THIS IS THE TIME OF YEAR when everyone foists their “10 best” lists on us, but I think the time has come for a new category. What we owe our readers is not a list of the 10 best movies, but the 10 best short movies. Such a list would serve two purposes: It would provide useful information to those filmgoers who want to avoid the hemorrhoidal experience of sitting through an overblown epic. It might also give a nudge to filmmakers to exercise a little more self-discipline in the cutting room. Overblown movies are hardly a new phenomenon — remember the shock when last year’s “Malcolm X” came in at 201 minutes? — but each year films seem to be getting longer and longer. Filmgoers have long shown their willingness to support a “saga” such as “Lawrence of Arabia” (222 minutes) or even this year’s “Schindler’s List” (195 minutes). What was disturbing this year, however, was that more conventional film fare was succumbing to filmic prolixity. Both “The Firm” (154 minutes) and “The Pelican Brief” (141 minutes) were expertly wrought thrillers, but many filmgoers and critics alike complained they overstayed their welcome. Such somber fare as “Heaven and Earth” (140 minutes), “In the Name of the Father” (132 minutes) or even “A Perfect World” (137 minutes) were further examples of the more-is-better school of filmmaking. Despite the remarkable success of “Mrs. Doubtfire,” many felt it, too, could have been sharper had it been honed down from its 125 minutes. By contrast, “Sleepless in Seattle” was a lean 104 minutes, and the classic comedy “The Odd Couple” had a running time of 105 minutes.
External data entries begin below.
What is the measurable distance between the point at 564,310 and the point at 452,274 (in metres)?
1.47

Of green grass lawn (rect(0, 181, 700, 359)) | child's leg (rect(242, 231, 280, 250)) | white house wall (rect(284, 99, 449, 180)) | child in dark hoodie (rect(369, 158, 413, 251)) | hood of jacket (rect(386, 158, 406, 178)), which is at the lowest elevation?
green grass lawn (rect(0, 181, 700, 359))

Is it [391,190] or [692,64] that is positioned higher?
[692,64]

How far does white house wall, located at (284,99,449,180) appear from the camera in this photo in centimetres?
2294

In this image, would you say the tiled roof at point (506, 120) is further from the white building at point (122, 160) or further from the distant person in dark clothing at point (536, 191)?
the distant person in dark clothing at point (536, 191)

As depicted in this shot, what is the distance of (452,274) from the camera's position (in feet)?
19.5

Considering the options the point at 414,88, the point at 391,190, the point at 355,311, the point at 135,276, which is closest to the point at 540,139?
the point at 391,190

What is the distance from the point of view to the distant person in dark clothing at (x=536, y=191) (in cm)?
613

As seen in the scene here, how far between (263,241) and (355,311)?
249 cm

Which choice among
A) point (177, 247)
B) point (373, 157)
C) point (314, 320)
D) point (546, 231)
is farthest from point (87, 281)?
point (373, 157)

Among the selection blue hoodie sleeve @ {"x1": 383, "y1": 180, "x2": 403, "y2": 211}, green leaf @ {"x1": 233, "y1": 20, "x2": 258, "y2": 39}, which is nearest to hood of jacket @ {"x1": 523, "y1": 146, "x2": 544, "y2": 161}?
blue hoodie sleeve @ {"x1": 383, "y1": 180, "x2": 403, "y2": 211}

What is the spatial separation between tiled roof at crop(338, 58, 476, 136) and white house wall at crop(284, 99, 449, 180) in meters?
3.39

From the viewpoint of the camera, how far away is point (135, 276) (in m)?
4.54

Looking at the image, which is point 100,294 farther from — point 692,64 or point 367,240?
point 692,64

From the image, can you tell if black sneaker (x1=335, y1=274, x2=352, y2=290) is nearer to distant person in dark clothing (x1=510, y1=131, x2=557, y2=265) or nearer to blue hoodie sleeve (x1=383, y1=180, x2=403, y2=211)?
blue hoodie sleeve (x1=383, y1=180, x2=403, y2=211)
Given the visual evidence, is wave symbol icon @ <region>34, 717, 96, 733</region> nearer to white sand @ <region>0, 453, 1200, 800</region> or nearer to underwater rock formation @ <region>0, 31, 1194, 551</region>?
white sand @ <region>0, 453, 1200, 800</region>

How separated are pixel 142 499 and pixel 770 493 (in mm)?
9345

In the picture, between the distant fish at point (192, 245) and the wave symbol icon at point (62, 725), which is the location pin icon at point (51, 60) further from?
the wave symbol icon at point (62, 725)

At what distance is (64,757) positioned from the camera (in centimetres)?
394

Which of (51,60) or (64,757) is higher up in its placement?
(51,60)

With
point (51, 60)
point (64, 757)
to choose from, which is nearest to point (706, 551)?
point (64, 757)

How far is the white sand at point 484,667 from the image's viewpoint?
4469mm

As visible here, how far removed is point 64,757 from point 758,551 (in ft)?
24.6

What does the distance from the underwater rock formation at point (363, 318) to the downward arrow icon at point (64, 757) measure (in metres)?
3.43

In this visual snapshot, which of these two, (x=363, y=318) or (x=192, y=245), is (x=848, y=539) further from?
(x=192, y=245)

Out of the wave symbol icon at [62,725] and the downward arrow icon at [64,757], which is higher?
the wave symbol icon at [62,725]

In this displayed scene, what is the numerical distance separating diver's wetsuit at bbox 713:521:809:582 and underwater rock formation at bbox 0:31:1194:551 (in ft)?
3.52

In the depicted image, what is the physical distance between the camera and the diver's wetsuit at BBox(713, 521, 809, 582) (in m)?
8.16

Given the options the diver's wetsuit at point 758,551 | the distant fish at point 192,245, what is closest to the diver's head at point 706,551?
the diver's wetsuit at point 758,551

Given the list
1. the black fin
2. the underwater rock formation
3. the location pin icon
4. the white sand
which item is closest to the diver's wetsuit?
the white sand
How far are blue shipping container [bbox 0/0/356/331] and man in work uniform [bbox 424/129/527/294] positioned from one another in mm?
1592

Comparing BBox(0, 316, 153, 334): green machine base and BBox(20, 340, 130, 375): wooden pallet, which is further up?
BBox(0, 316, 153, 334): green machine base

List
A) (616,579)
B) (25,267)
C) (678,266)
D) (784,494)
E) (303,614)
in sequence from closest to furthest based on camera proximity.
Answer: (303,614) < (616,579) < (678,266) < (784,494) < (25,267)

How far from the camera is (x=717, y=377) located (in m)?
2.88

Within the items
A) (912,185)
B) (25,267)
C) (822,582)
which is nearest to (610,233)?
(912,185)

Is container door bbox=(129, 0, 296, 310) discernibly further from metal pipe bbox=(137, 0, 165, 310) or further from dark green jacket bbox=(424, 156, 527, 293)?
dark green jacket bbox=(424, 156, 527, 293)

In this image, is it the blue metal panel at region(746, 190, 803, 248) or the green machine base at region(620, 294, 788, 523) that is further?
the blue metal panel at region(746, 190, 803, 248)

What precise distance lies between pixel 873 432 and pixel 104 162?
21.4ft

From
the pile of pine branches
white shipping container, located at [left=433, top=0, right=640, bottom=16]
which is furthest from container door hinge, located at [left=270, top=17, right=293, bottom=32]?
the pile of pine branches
WHY ARE MOVIES RUNNING LONGER? I have been asked this question by filmgoers, exhibitors, talkshow hosts and even a few directors. “I’ve asked friends of mine at film studios, but I never get a straight answer,” says the frustrated chief of a theater chain, who, of course, has a vested interest in films getting shorter, not longer. The people who run major studios become a bit defensive on the issue of length, and with good reason. Their inability to control the problem reflects the emergence of several New Realities in the film biz. Reality One: Filmmakers have unprecedented muscle in Hollywood, and hence, unlike their predecessors, can resist pressure from the studios to reduce running time. As one production chief puts it, “I am embarrassed by the number of journeymen directors who have final cut written into their contracts today.” Reality Two: An entire generation of producers who had both the power and the know-how to take on these directors has passed from the scene. When Hal Wallis saw a first cut and brought out his list of changes, he didn’t worry whether the director might not want to work with him again. He was the boss! The “hot” producers avoid at all costs the reputation as “slasher” for fear directors will steer clear of them. Reality Three: The proliferation of rewrites tends to confuse and confound today’s filmmakers. The ideal time to “cut” a film to its optimal length is at the script stage, not in the cutting room, but directors more and more find themselves deluged with studio script notes and demands for rewrites. In the end , the script often becomes a clunky compendium of notes from different writers working under different instructions — a problem that then has to be dealt with in the cutting room. Reality Four: So much money and prestige are riding on every picture these days that filmmakers feel compelled to toss everything into the bargain in the apparent hope that the sheer weight of production values and screen time will justify the expense. The problem is that the “weight” often defeats the project, robbing it of pace and tempo.
OTHER REALITIES COULD BE LISTED as well. The bottom line, however, is that today’s crop of filmmakers is a long way from the fabled Luis Bunuel, who could literally “cut” a film in his head — they can’t even cut it in the editing room. The result: Some very long sits and some very grouchy theater owners. And there’s no sign of change.